The US dollar surged on Monday, reaching a three-week high after US President Donald Trump followed through on his threat of additional trade tariffs, increasing demand for the safe-haven currency.
The dollar index, which tracks the behavior of the US dollar against a basket of six other currencies, was trading nearly 1% higher at 109.305 after reaching a three-week high.
Dollar Soars on Announcement of Tariffs
Over the weekend, President Trump announced, as promised last month, 25% import tariffs on both Canada and Mexico, along with a 10% tariff on China. He justified these measures as necessary to combat illegal immigration and drug trafficking.
All three affected countries vowed to retaliate, potentially signaling the start of a new global trade war. This has driven renewed demand for the US dollar as a safe haven.
The Chinese yuan fell to an all-time low against the dollar in the offshore market, with Chinese markets still closed for the Lunar New Year. Meanwhile, the Mexican peso dropped to its lowest level in nearly three years, and the Canadian dollar plummeted to levels last seen in 2003.

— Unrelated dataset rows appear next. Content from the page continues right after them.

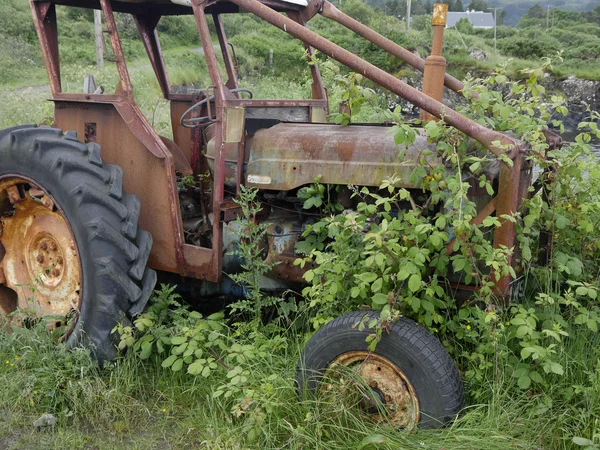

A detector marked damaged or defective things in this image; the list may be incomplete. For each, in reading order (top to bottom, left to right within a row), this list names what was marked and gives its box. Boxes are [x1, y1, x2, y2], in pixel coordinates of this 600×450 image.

red rusted metal [318, 0, 464, 96]
rusted hood panel [246, 122, 438, 191]
rusty wheel rim [0, 176, 82, 334]
rusty wheel rim [328, 352, 418, 428]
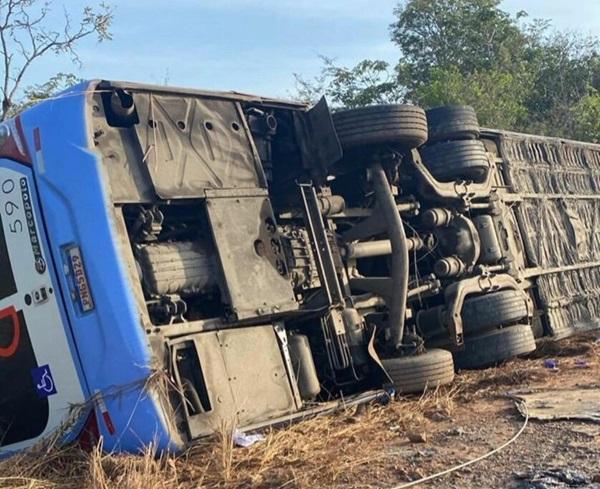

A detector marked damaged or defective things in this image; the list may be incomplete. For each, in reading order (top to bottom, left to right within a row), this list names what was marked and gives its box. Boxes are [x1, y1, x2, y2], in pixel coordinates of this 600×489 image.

overturned bus [0, 80, 596, 454]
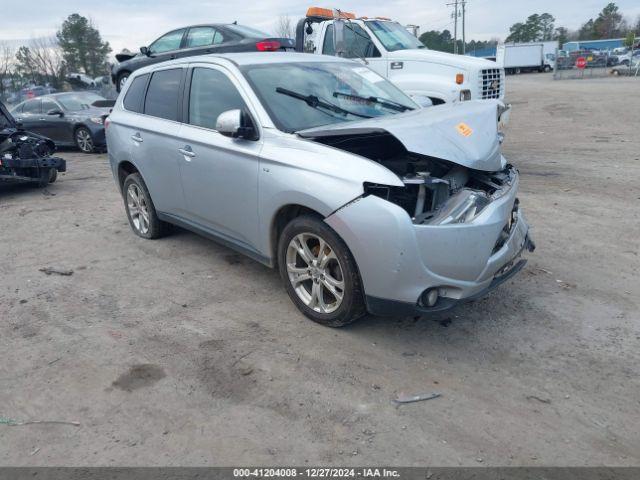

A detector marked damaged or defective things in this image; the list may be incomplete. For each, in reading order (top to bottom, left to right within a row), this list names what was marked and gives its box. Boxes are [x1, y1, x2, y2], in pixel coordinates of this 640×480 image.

damaged front end [0, 102, 66, 187]
crushed hood [300, 100, 504, 172]
damaged front end [300, 101, 536, 316]
broken headlight [430, 189, 490, 225]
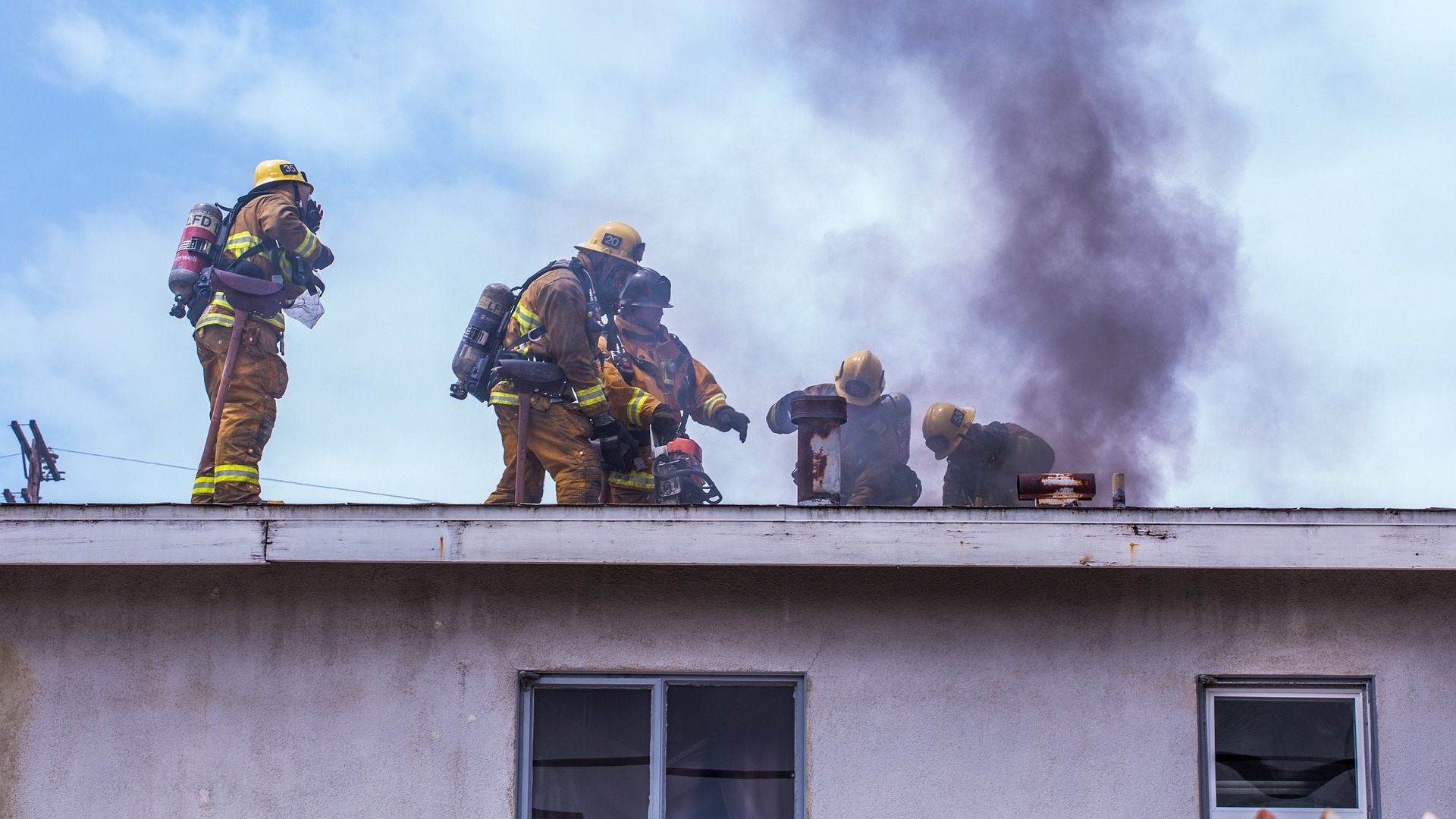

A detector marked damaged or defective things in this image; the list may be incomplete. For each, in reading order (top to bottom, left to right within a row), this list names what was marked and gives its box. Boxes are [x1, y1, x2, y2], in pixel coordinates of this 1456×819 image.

rusty metal vent pipe [792, 393, 850, 501]
rusty roof vent [1019, 472, 1094, 504]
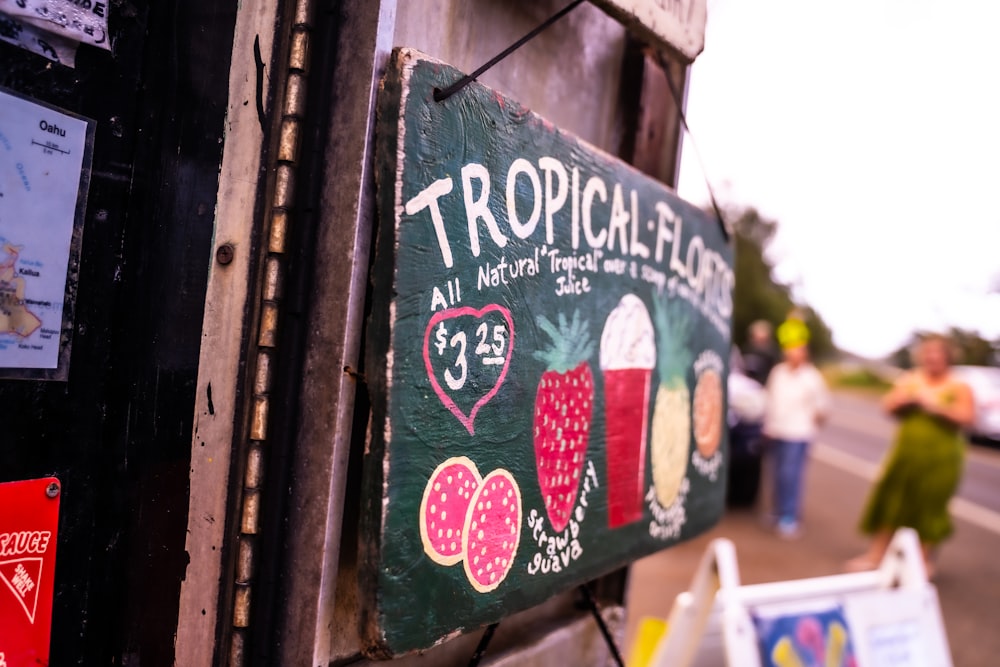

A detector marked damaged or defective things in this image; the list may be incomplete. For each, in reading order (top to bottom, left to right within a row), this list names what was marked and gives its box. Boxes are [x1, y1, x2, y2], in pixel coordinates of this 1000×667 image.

chipped green paint [362, 49, 736, 660]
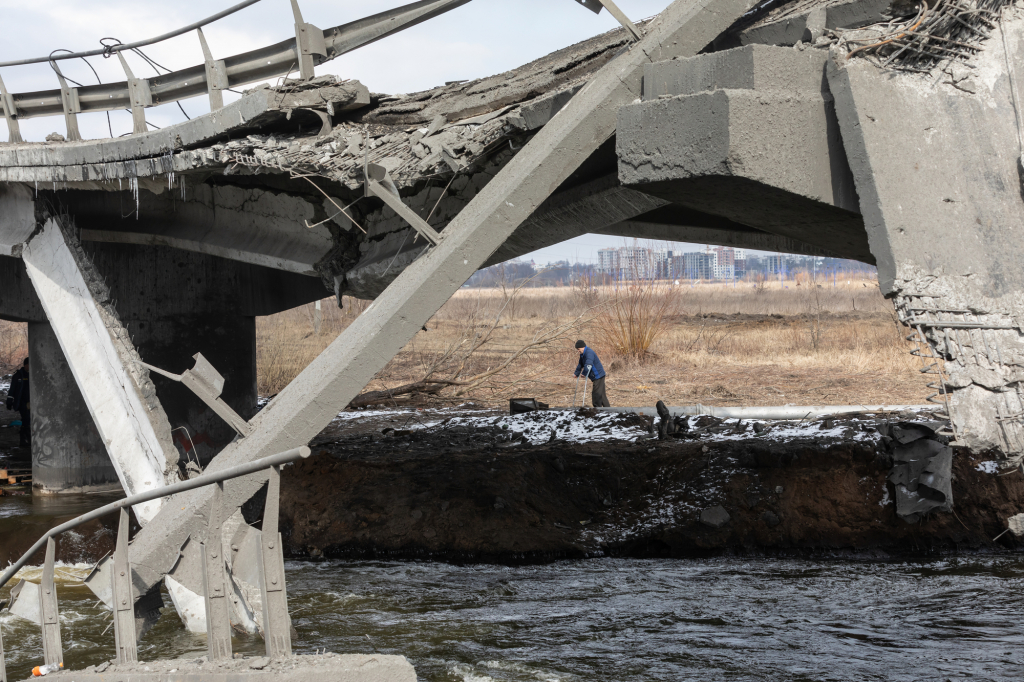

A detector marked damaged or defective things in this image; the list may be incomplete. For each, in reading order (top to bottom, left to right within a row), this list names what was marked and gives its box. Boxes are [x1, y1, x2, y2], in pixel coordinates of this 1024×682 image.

broken concrete beam [22, 218, 179, 520]
bent metal pole [0, 440, 307, 589]
broken concrete beam [125, 0, 761, 614]
broken concrete beam [614, 43, 872, 260]
broken concrete beam [827, 18, 1024, 458]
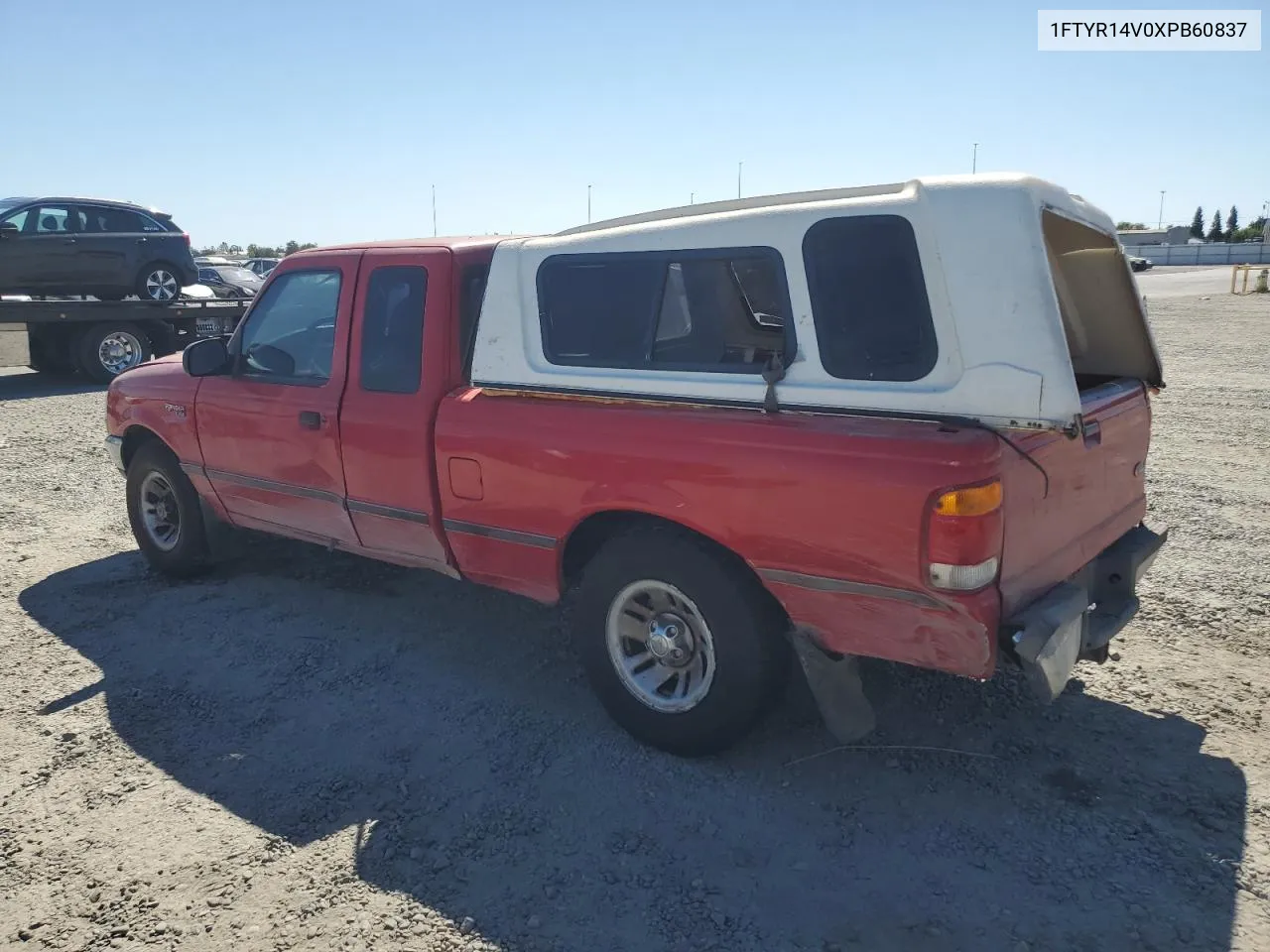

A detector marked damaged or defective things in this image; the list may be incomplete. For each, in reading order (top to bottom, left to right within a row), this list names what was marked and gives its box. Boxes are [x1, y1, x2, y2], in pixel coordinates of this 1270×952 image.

dent in rear fender [762, 578, 1000, 680]
dented bumper [1005, 525, 1163, 705]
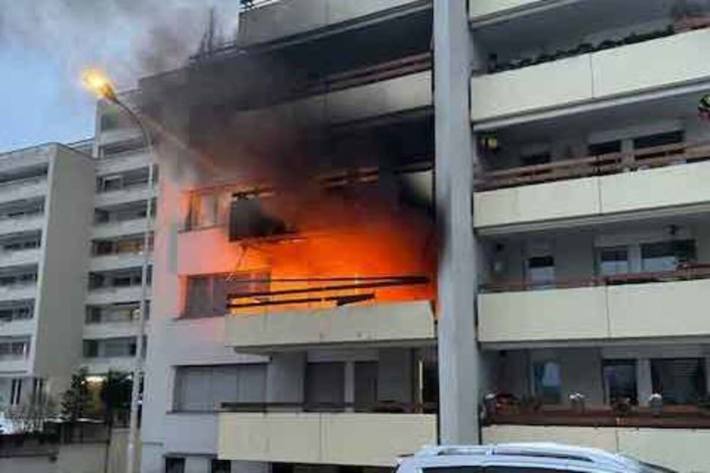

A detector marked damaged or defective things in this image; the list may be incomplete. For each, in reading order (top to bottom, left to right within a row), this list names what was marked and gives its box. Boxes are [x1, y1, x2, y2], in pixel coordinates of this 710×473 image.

burnt railing [476, 141, 710, 191]
burnt railing [484, 262, 710, 292]
burnt railing [490, 404, 710, 430]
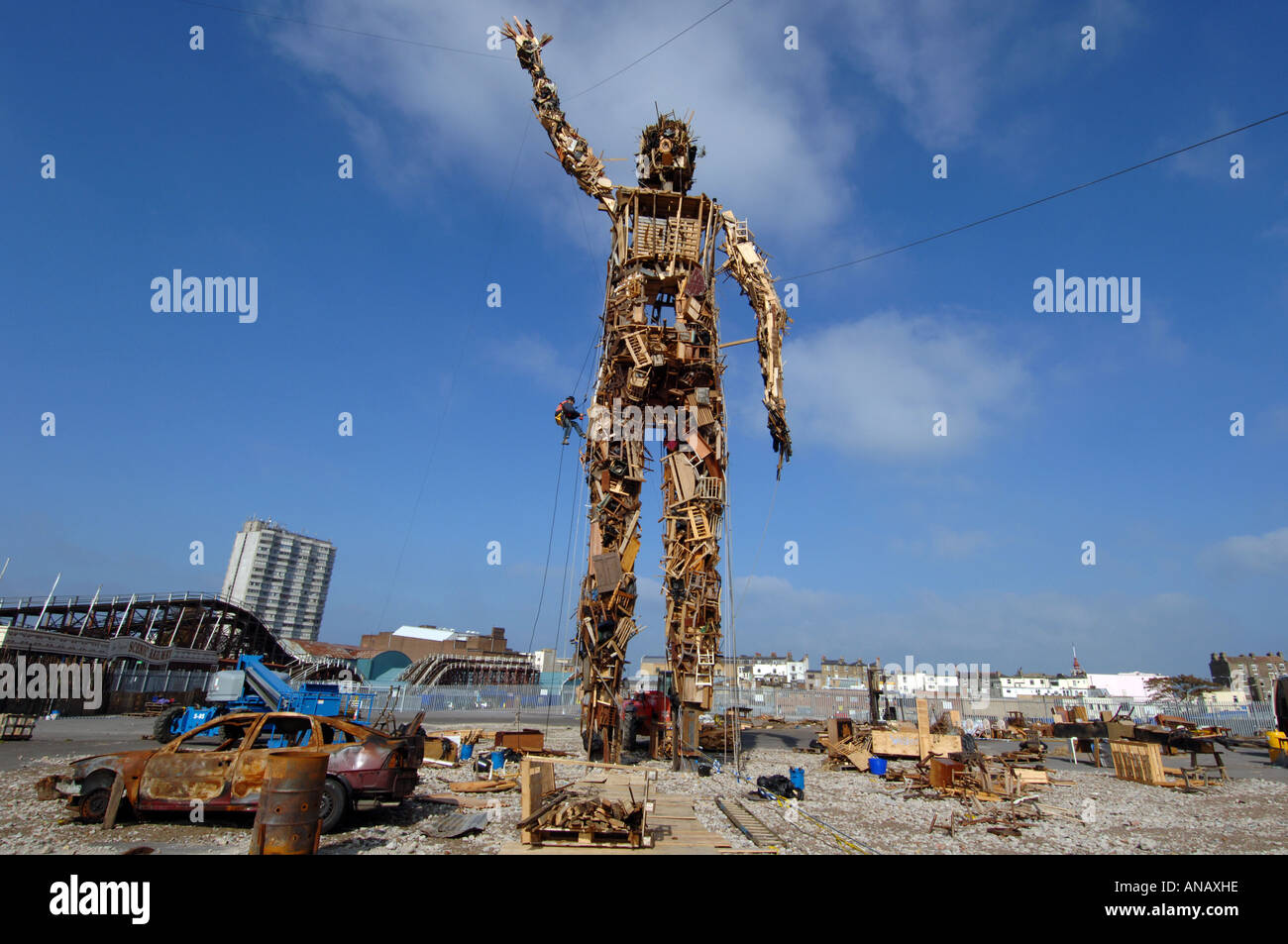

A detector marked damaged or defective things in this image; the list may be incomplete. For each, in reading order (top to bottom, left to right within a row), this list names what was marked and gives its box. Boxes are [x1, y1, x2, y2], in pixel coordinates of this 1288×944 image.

rusty burnt car [53, 710, 424, 829]
rusty oil drum [246, 752, 327, 855]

“It appears that the ‘maximum pressure’ strategy of this new Trump administration is to impose tariffs first, perhaps in an effort to negotiate the best possible deal quickly,” ING analysts said in a note. “The problem for investors, however, is that the outcome of these tariffs remains uncertain.”
“The reaction in the currency market has been, unsurprisingly, a defensive rally in the dollar. The DXY index rose by one percent. The most affected currencies were, as expected, commodity-linked currencies that benefit from global growth,” ING added.
Beyond its impact on global growth, tariffs could also contribute to inflation in the US economy. As a result, investors have slightly reduced their expectations for Federal Reserve rate cuts this year.
Last week, the Federal Reserve kept its benchmark interest rate unchanged in the range of 4.25%-4.50%. Officials also removed previous references indicating that inflation had “progressed” toward the Fed’s 2% target.
The Euro Is Hit Hard by Tariff Fears
In Europe, the EUR/USD pair fell 1.1% to 1.0248, with the euro dropping to its lowest level since November 2022 as investors braced for potential US tariffs on European goods.
In an interview with the BBC, Trump stated that similar tariffs on the European Union “will definitely happen,” calling the trade deficit with the EU “an atrocity.”
The United States recorded a nearly $200 billion trade deficit with the European Union last year.
“The growing prospect of a global trade war and the likelihood of tariffs targeting the EU is clearly negative for the euro,” ING added.
Providing slight support to the euro, data released on Monday indicated that the decline in Germany’s manufacturing sector eased in January.
Germany’s manufacturing purchasing managers’ index (PMI), compiled by S&P Global, rose to 45.0 in January from 42.5 in December, marking its highest reading since May of the previous year.
The final reading was nearly one point higher than the preliminary figure of 44.1, although it remains firmly below the 50-point threshold that separates growth from contraction.
The European Central Bank cut interest rates by a quarter of a percentage point last week—the fifth reduction of this kind since June—amid expectations that the largest inflation surge in decades is nearly over and that the struggling economy needs stimulus.
All eyes are now on the release of the eurozone’s flash CPI data later in the session, which is expected to show a 2.4% year-over-year increase in January, slightly above the ECB’s medium-term target of 2.0%.
The GBP/USD pair fell 0.1% to 1.2313, with the British pound relatively unaffected after Trump refrained from imposing tariffs on UK products in his BBC interview. However, he noted that the situation “can be resolved.”
“The pound sterling has been one of the least affected G10 currencies, possibly because the UK has a trade deficit with the US and goods exports account for a relatively small portion of GDP,” ING said.
The Bank of England is set to hold a monetary policy meeting later this week, where it may cut interest rates to stimulate the struggling economy.
Offshore Yuan Nears All-Time Low
In Asia, the USD/CNH pair rose 0.3% to 7.3400, with the offshore yuan touching record lows following the US’s announcement of a 10% import tariff on Chinese goods. This decision casts a shadow over China’s export-driven economy.
Beijing condemned Trump’s tariffs and threatened retaliation, while also preparing to introduce stimulus measures to mitigate the economic impact.
Private sector purchasing manager index data showed that Chinese business activity remained weak in January. The Caixin manufacturing PMI fell below forecasts for the month, though it managed to stay in expansion territory.
The USD/JPY pair rose 0.1% to 155.22, with the Japanese yen weakening to a lesser extent than other currencies due to the Bank of Japan’s hawkish stance and its status as a safe-haven asset.